Ravid: For me, it feels like we're trying a lot of things, and when some of them work, the model gets better. Then, looking back, we start to really understand which components are crucial.

Do you think we need to have a breakthrough first and then understand the details? Or do we just need to keep trying and making mistakes without a clear direction?

Zhuang Liu: The Transformer is definitely a blessing for the entire community. Introducing the Transformer into computer vision is of great significance.

It was definitely one of the most important breakthroughs in those years.

But another benefit of the Vision Transformer is that it unifies text and image representations.

The use of the Transformer is very crucial for later developments, such as LLaVA, this kind of multimodal framework — using a visual encoder to encode an image into tokens and then inputting them together with text tokens into a downstream large language model.

This is the basic framework of many current multimodal models.

Editor's note: LLaVA (Large Language and Vision Assistant) is a multimodal large language model framework proposed in 2023, which connects an image encoder (usually CLIP) and a large language model (such as LLaMA), enabling the model to understand both images and text. This framework has become the basic idea for later multimodal models such as GPT - 4V and Gemini.

Back to our research, this in - depth analysis of details is more like a lesson. It has changed my own perception and that of many others, which makes me even more proud.

Of course, people can still use ConvNet, which also has its own advantages, especially in pure vision tasks: it is easy to deploy, relatively easy to understand, and because the operations are local, it has better support for higher resolutions and long sequences.

The two architectures are just good at different things.

Ravid: Okay, the architecture is not that important. You also have a more recent paper proving that the normalization layer is not that important, right?

Basically, you can use the hyperbolic tangent activation function to replace the normalization layer with just some adjustments, and the effect is just as good.

So what do you think the truly important core components are? And why have good AI models only emerged in the past five years, not ten years ago?

Editor's note: Here it refers to the paper "Transformers Without Normalization" published in 2025 by Zhuang Liu in collaboration with Yann LeCun and others. The normalization layer is an almost ubiquitous component in modern neural networks, with the most common being LayerNorm, whose role is to stabilize the training process and accelerate convergence. This paper replaces LayerNorm with an activation function called "dynamic tanh" and still achieves the same or even better performance as the standard Transformer in various settings.
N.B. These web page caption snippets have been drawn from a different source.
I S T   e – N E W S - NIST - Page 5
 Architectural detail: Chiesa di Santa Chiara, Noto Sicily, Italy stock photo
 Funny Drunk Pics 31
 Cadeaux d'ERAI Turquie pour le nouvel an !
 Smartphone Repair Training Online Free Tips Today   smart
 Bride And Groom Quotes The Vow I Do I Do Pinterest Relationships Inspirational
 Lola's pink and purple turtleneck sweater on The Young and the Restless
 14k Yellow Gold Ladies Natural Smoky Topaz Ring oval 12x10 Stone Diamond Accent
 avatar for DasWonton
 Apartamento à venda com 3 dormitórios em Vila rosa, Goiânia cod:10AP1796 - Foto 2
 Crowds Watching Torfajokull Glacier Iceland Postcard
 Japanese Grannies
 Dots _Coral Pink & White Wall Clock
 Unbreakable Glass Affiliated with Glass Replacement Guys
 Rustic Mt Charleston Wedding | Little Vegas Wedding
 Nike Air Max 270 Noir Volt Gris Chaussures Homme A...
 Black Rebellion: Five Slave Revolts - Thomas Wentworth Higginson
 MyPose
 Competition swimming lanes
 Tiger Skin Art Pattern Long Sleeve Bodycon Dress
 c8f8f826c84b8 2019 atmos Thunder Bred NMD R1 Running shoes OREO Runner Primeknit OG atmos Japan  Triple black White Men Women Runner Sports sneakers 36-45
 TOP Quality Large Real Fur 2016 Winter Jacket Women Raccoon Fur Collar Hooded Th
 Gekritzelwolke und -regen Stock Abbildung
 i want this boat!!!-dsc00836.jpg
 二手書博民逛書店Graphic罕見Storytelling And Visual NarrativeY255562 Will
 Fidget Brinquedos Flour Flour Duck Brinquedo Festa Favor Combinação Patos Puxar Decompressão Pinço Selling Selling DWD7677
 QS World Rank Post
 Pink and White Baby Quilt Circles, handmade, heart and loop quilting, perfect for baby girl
Zhuang Liu: This is a good question.

First of all, the Transformer was proposed about ten years ago, nine years ago to be precise.

So for a long time after that, we basically still used a similar basic framework, with only some minor changes, such as activation layers, mixture - of - experts (not always used), local attention, sliding - window attention, etc., but the core framework is basically the same as when the paper came out nine years ago.

So my answer is: data and the scale of computation used during training.

This is like the classic story from GPT - 1 to GPT - 3 — basically the same model, trained with more computation, more data, more diverse data, and larger - scale Internet data, and we get the powerful capabilities we see now.

So I would attribute this to data, followed by computing power.

I think data is the main factor because most models are currently trained for no more than one epoch.